Seeking to avoid a lose-lose situation
Digital transformation has been, and, will likely continue to permeate all facets of business, making the private sector ever-more susceptible to cybercrime. In 2023, 3 in 4 U.S. companies were at risk of a material cyberattack.10
For the private sector, cyberattacks can result in catastrophic economic losses and irreparable damage to intangible assets like intellectual property and goodwill. While ransomware remains a leading threat, the risk landscape has broadened significantly with the rise of AI-enabled attacks, business email compromise, and investment-related fraud. Although ransomware incidents declined from their 2022 peak, they continue to rank among the most disruptive forms of cybercrime,11 consistently placing among the top threats reported by organizations.12 Companies facing such attacks typically must select from two losing options: paying out sizeable ransoms or forfeiting proprietary or customer data. In 2024, on average, organizations that paid a ransom reported an average payment of approximately $2 million, up from about $400,000 in 2023 while the average cost to recover from an attack — excluding the ransom itself — reached roughly $2.7 million, with total breach-related costs often rising even higher when factoring in downtime, legal exposure, and reputational damage.13
Business email compromise (BEC) attacks are potentially even more problematic. While chronically underreported, BEC attacks inflict the most financial damage and incidents now account for nearly one-third of all reported cyber events, which are up from just 9% the previous year.14 They are primarily conducted through phishing, an incredibly difficult tactic to defend against with every employee representing a vulnerability. BEC attacks can open doors for additional cybercrimes, including ransomware, server intrusion, and encrypted threats.

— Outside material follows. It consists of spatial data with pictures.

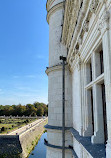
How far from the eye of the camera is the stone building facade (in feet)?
8.86

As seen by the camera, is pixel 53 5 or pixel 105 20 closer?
pixel 105 20

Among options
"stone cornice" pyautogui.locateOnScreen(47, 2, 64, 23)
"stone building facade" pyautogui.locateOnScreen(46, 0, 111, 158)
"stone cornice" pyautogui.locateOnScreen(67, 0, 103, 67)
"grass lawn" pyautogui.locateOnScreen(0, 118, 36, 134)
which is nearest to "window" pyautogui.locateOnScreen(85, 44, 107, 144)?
"stone building facade" pyautogui.locateOnScreen(46, 0, 111, 158)

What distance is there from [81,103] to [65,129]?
8.36 ft

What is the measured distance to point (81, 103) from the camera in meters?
4.95

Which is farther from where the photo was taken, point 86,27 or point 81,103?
point 81,103

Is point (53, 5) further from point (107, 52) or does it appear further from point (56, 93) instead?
point (107, 52)

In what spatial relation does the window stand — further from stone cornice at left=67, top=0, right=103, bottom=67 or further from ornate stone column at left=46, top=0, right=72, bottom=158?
ornate stone column at left=46, top=0, right=72, bottom=158

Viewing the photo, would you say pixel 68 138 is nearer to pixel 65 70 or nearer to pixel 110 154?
pixel 65 70

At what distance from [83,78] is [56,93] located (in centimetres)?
311

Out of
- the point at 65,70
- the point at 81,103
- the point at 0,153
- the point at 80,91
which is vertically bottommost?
the point at 0,153

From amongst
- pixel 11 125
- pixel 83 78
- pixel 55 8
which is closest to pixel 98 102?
pixel 83 78

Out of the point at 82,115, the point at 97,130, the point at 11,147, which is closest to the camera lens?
the point at 97,130

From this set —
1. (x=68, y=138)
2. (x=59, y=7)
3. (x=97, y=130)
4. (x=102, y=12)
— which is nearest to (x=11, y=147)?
(x=68, y=138)

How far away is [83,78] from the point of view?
498 centimetres
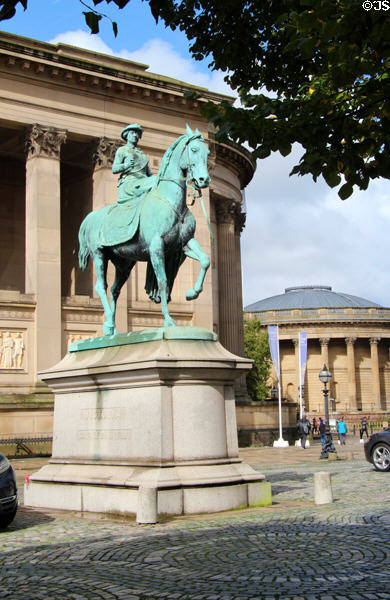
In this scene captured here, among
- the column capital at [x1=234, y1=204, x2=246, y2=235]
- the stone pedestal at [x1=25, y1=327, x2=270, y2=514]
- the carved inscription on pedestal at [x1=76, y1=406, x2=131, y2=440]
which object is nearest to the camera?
the stone pedestal at [x1=25, y1=327, x2=270, y2=514]

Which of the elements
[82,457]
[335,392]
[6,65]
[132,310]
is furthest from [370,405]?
[82,457]

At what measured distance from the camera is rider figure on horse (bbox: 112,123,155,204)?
48.9ft

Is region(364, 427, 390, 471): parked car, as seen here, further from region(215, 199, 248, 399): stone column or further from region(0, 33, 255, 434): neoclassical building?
region(215, 199, 248, 399): stone column

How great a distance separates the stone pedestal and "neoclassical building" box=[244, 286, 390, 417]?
9061 centimetres

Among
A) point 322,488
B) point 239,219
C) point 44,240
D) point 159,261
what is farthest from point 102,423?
point 239,219

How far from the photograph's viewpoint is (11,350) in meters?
34.7

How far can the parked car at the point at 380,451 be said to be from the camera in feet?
71.2

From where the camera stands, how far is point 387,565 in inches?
330

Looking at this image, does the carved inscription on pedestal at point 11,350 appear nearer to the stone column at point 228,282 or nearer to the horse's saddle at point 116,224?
the stone column at point 228,282

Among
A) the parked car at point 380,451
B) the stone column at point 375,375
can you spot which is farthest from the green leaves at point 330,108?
the stone column at point 375,375

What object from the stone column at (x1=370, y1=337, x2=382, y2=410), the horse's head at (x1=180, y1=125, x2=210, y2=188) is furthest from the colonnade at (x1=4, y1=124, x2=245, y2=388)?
the stone column at (x1=370, y1=337, x2=382, y2=410)

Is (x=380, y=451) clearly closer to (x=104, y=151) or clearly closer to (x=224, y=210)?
(x=104, y=151)

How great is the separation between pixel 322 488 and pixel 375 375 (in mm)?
94706

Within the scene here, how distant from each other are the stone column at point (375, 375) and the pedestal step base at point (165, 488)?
94.1m
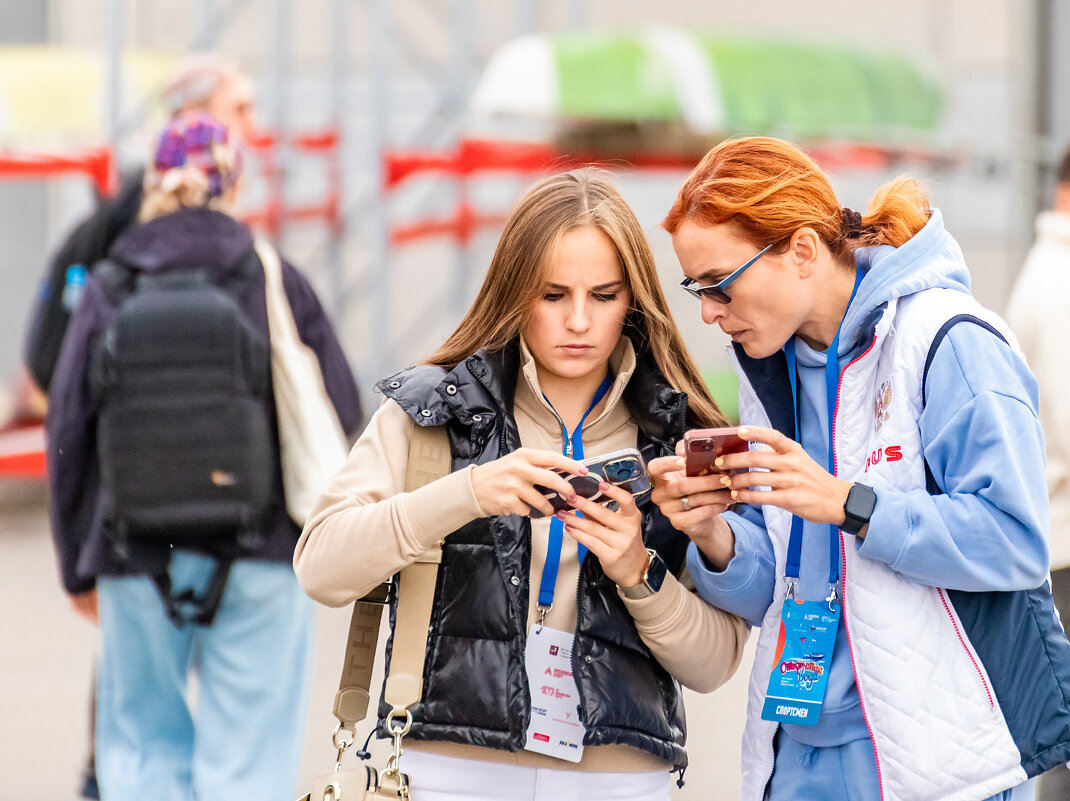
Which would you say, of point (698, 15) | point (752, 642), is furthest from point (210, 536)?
point (698, 15)

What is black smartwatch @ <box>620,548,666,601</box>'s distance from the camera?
7.70 feet

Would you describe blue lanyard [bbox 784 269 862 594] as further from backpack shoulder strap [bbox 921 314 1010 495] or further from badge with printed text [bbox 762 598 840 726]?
backpack shoulder strap [bbox 921 314 1010 495]

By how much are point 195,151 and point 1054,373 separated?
2.74m

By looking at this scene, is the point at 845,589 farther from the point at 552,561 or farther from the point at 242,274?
the point at 242,274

Increased cyberattacks likely will drive continued cybersecurity sales growth. We expect companies to focus on limiting infection vectors by spending more on network security software and hardware related to firewalls, VPNs, network segmentation, workload security, and anti-virus/malware software, as well as on endpoint and user security solutions like identity and access management, email gateways, encryption, and web security. Of note, network hardware that includes next generation firewall technology, network segmentation, intrusion prevention, and secure web gateways could generate meaningful net new revenues for cybersecurity companies. Information security software and hardware should also see significant business spending, including solutions for application and cloud security, cryptography, physical IT infrastructure, and incident response.
But as prolific as digitization has been in the past five years, many major sectors of the global economy from manufacturing to health care to education have recently started embracing digital business15; as they do, they could significantly grow the pie for both existing and new cybersecurity solutions, becoming a significant new driver of cybersecurity sales.